Anastasis develops and studies universal deep learning models capable of leveraging geometric structures in data science and time-series problems. He is now an Assistant Professor at McMaster University, Ontario, Canada.
Geometric Deep Learning
- Developed the first neural model which can proveably approximate any function while implementing exact constraint satisfaction with B. Zamanlooy, I. Dokmanic, T. Liu.
- Developed a simple framework for building universal approximators between any differentiable manifold with L. Papon and E. Bilokopytov.
- Introduced the universal the first known class of UAP (Universal Approximation Property)-Invariant feature maps with C. Hyndman.
- Identified the first known homotopic obstructions to non-Euclidean universal approximation with L. Papon.
Foundations of Data Science
- Developed the first probability-measure valued universal approximator and showed that it can approximate any regular conditional distribution.
- Introduced the first regret-optimal descent algorithms via control and variational approach to meta-optimization with P. Casgrain.

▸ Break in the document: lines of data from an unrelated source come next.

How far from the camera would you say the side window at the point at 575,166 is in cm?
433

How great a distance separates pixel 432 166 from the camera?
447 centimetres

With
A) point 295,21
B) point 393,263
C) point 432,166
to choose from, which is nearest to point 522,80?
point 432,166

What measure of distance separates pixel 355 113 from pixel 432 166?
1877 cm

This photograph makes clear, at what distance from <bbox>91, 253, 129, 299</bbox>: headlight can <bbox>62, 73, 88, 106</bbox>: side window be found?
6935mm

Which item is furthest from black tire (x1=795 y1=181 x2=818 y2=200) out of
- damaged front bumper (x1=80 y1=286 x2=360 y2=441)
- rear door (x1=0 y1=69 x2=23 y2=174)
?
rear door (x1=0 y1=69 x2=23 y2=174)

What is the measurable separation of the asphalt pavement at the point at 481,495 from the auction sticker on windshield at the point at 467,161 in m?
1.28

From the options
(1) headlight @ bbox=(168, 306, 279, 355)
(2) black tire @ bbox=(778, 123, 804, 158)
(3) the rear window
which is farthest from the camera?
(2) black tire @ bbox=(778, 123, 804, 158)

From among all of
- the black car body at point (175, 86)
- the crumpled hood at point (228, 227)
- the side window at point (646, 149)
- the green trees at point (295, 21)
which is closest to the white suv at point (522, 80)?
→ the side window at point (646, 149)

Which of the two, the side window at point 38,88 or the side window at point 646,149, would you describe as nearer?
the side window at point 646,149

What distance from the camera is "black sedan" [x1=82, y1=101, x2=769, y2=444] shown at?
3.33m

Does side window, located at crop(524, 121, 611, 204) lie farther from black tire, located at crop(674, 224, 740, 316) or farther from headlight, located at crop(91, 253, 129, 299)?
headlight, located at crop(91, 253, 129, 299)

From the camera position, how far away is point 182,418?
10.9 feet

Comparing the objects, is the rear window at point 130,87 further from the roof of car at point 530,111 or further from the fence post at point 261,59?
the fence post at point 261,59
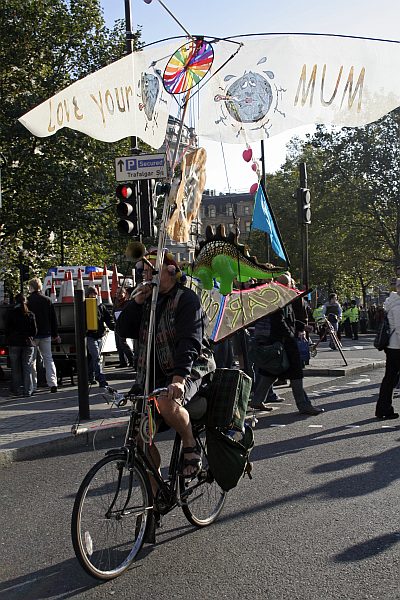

- Developed the first deep neural model capable of uniformly approximating any piecewise continuous function with finitely many pieces with B. Zamanlooy.
- Introduced the first penalty for arbitrage-free learning with C. Hyndman.
- Introduce the fastest matrix completion algorithm for rapid low-rank + sparse decomposition of asset's covariance matrices with J. Teichmann, C. Herrera, F. Krach, and Google Research's P. Ruyssen.